Just a head's up before you end up having to call on our resident tooth doc...
So, if you look at my spring trip thread, you will notice a dead pig. Upon cleaning that pig, it became obvious that my buddy actually did the fatal damage with his 410 and 9.5 tss. My 12 ga 3.5" copper plated 5s were tucked neatly under the skin and in the fat, but his little tss shot was scattered DEEP.
Fast forward to hanging with my buddies up on the Tugaloo river. My bud thawed out a turkey a friend had given him, and we started cutting it into strips to fry. As we cut, my bud said, "what is up with that?" I looked over, and the breast he was working on had about ten feather tips sticking out. We pulled each one out, and each had a piece of 9.5 tss shot tucked into the fold of the feather that was buried deep into the breast. After 45 minutes of cutting thinner and thinner strips and probing each piece very carefully, Will had extracted well over 20 tiny pieces of TSS and had found some in both breasts. I've never seen anyone work harder to try to remove shot from meat, and toward the end of eating the wonderful meal and long after we'd all let our down our guard, his wife found one he missed and promptly chipped a tooth.

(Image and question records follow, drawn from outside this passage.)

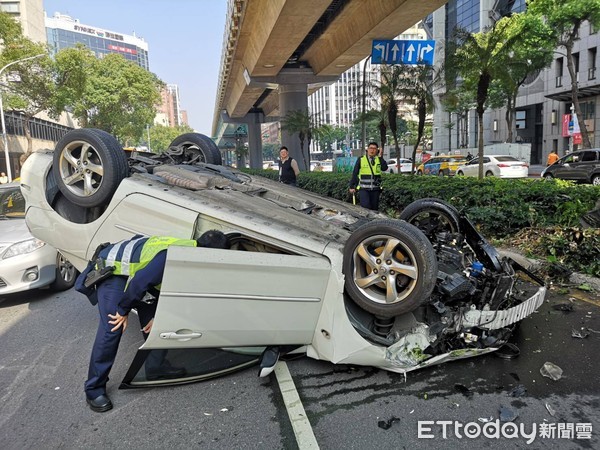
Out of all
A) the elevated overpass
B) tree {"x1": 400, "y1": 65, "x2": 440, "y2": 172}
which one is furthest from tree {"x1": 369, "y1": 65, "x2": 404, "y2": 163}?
the elevated overpass

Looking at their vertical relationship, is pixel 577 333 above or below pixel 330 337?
below

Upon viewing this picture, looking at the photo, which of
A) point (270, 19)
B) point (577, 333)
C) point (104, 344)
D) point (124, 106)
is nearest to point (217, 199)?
point (104, 344)

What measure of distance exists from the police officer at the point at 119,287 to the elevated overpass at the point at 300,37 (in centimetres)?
1059

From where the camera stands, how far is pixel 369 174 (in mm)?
7355

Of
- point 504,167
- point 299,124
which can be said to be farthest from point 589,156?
point 299,124

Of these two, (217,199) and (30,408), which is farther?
(217,199)

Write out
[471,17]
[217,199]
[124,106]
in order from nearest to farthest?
[217,199]
[124,106]
[471,17]

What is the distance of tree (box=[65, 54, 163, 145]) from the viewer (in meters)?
35.0

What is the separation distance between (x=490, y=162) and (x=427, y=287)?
2210 centimetres

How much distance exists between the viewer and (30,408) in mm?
3035

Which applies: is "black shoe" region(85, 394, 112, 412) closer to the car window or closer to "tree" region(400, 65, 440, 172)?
"tree" region(400, 65, 440, 172)

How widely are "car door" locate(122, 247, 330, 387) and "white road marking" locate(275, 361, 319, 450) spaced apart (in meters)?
0.32

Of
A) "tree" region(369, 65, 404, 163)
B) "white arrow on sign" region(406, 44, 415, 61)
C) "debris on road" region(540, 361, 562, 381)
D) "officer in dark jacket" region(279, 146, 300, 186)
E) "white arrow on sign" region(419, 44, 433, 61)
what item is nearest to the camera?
"debris on road" region(540, 361, 562, 381)

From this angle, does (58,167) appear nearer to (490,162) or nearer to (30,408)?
(30,408)
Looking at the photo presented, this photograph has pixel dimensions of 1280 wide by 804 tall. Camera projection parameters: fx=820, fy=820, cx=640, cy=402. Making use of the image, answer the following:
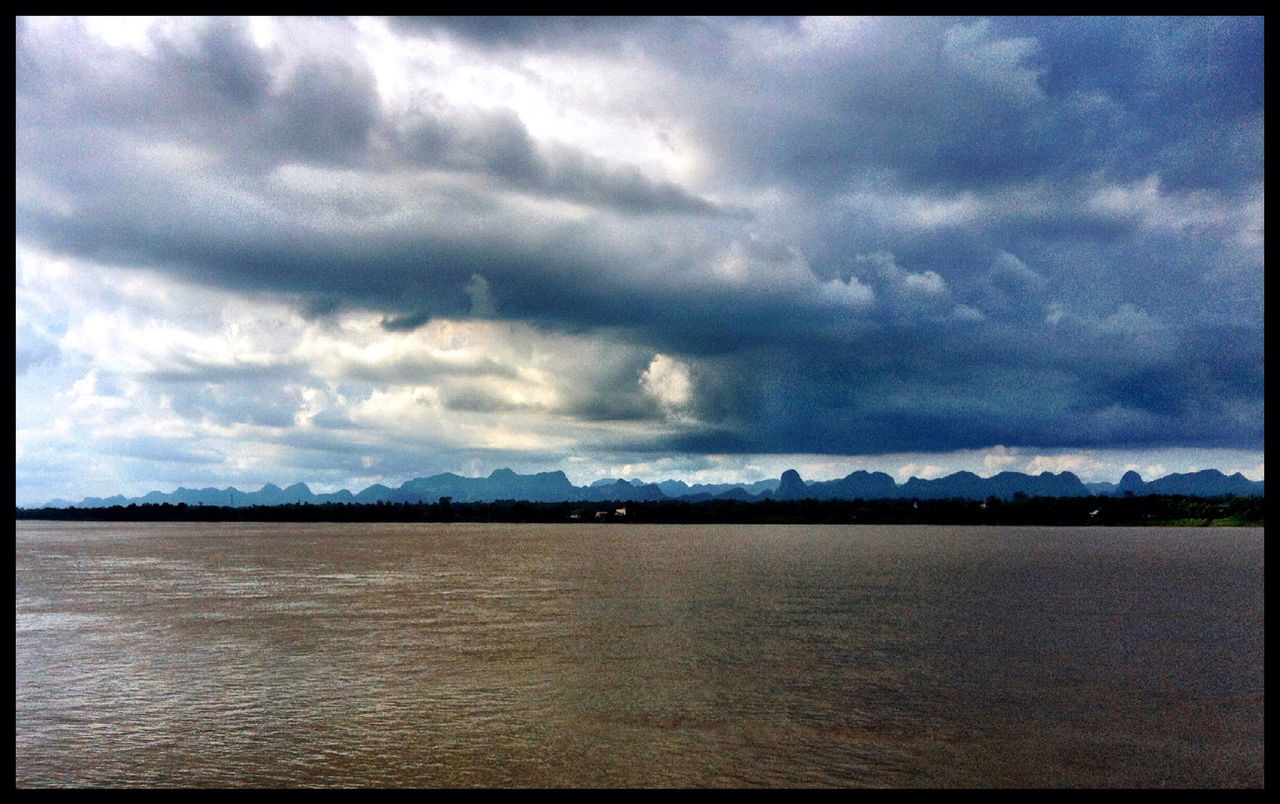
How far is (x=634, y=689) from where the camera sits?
30172 millimetres

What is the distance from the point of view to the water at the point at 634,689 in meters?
21.6

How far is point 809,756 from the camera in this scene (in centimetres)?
2234

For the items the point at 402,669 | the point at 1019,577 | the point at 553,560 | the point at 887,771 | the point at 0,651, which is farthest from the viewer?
the point at 553,560

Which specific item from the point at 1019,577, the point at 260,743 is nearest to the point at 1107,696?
the point at 260,743

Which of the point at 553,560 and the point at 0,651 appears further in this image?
the point at 553,560

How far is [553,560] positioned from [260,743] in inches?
3567

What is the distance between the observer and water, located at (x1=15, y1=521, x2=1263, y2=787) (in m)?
Answer: 21.6
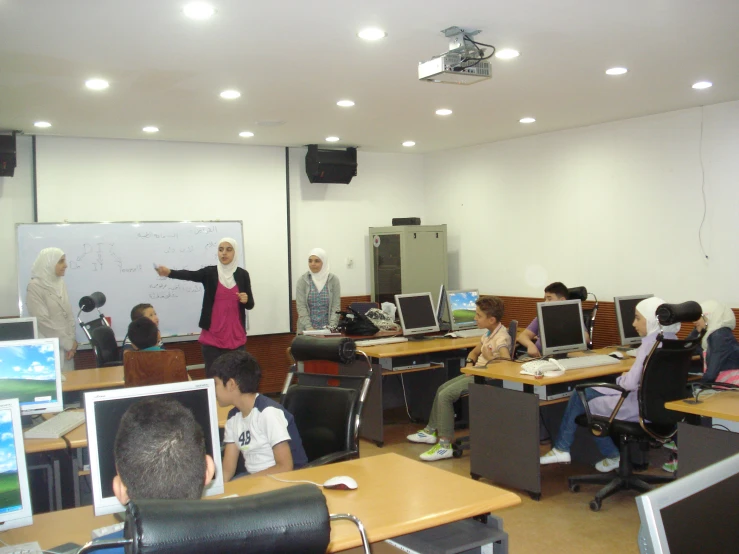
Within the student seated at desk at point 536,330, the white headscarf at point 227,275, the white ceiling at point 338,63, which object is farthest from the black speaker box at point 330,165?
the student seated at desk at point 536,330

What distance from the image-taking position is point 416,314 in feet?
20.6

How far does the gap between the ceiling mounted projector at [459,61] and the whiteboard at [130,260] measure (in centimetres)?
408

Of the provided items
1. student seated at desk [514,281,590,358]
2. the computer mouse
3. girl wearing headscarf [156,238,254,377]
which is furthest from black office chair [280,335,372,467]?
girl wearing headscarf [156,238,254,377]

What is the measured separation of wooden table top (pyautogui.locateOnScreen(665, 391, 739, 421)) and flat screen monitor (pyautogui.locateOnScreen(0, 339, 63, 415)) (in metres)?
3.08

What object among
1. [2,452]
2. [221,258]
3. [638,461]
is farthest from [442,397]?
[2,452]

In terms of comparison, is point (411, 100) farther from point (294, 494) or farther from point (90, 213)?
point (294, 494)

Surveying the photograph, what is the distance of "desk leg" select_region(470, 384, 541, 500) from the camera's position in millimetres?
4445

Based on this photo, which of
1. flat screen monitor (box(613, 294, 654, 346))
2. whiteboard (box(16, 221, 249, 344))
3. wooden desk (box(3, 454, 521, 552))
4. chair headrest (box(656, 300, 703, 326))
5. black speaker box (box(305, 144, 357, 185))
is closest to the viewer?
wooden desk (box(3, 454, 521, 552))

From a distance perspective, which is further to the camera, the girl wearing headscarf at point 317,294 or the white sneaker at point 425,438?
the girl wearing headscarf at point 317,294

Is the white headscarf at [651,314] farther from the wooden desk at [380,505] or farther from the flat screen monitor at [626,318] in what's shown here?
the wooden desk at [380,505]

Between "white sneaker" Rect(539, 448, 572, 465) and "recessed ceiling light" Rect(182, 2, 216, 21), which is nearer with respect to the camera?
"recessed ceiling light" Rect(182, 2, 216, 21)

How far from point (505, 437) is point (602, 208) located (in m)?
3.18

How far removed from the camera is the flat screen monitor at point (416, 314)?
619 cm

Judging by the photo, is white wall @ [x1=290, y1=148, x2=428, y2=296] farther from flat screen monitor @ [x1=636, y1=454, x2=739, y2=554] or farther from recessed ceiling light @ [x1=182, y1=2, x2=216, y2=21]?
flat screen monitor @ [x1=636, y1=454, x2=739, y2=554]
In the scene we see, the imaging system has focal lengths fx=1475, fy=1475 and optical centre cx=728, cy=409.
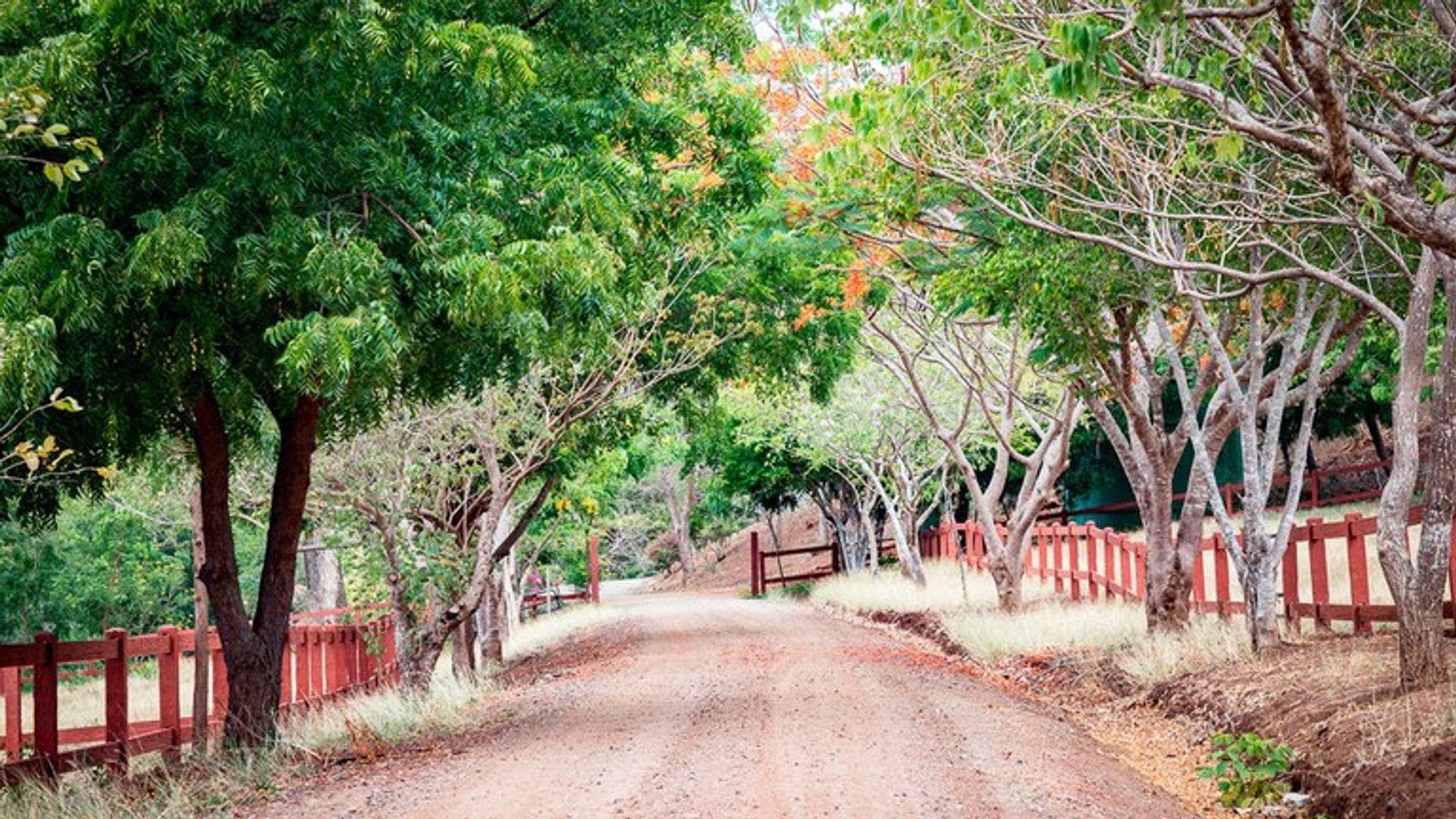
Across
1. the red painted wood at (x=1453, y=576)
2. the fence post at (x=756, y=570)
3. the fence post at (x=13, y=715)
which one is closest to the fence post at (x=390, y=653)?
the fence post at (x=13, y=715)

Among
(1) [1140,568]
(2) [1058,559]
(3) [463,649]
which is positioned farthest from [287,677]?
(2) [1058,559]

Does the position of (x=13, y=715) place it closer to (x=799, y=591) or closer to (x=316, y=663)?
(x=316, y=663)

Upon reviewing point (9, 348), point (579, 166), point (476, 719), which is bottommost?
point (476, 719)

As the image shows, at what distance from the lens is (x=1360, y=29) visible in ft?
39.4

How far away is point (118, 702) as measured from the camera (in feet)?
40.3

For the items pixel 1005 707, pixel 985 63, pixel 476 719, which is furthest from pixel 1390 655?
pixel 476 719

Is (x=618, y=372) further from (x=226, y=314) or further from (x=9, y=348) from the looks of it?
(x=9, y=348)

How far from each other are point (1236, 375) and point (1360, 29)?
159 inches

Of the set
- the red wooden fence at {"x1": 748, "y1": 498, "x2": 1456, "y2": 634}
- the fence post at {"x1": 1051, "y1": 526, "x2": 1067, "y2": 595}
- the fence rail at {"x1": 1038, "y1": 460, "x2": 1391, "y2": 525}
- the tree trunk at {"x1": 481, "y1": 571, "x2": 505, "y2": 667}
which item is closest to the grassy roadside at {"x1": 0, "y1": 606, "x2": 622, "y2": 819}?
the tree trunk at {"x1": 481, "y1": 571, "x2": 505, "y2": 667}

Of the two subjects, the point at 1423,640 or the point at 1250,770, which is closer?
the point at 1250,770

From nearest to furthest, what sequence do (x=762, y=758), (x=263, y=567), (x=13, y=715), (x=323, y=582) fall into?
(x=762, y=758), (x=263, y=567), (x=13, y=715), (x=323, y=582)

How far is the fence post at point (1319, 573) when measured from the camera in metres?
14.7

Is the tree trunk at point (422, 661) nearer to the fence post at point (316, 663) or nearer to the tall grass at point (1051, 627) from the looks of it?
the fence post at point (316, 663)

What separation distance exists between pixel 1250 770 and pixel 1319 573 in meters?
5.91
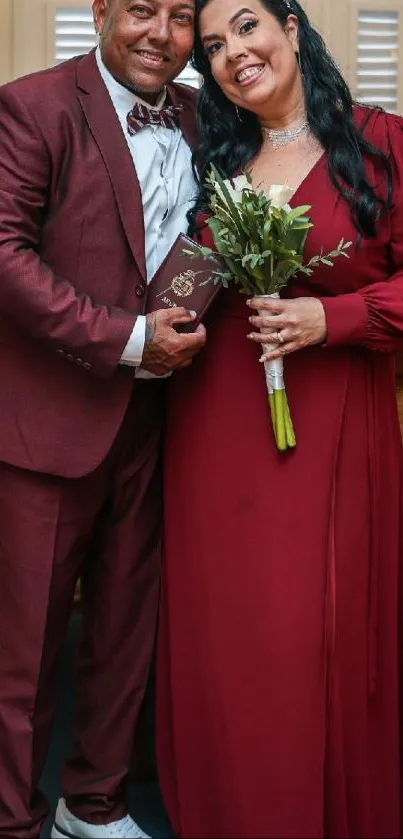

After patterning my 410 at 30 yards, it became obvious that there was no way to shoot one with TSS beyond about 10 yards without some of the pattern getting into the meat. This has never been a problem with the turkey loads I use, as I will occasionally have that "tucked in" feather and may have a flyer or two that will just barely penetrate the breast meat, but with those stray copper plated lead pellets, they are easy to ID, locate, and remove, as the feathers severely slow the momentum and restrict the penetration. With the same density TSS shot being so dang small, they easily penetrate thru the feathers and deep into the meat, and from what we experienced, they will penetrate through the breast bone and into the other side. To make it worse, if they are not tucked into a feather pushed into the meat, they are damn near impossible to locate prior to cooking.
Not sure if you TSS killers have figured out an easy and safe way around this problem, but I figured I'd post this as a PSA before someone figures this out the hard way. Getting that turkey safe to eat was a similar experience to my first and only attempt at cleaning and eating a jackfish.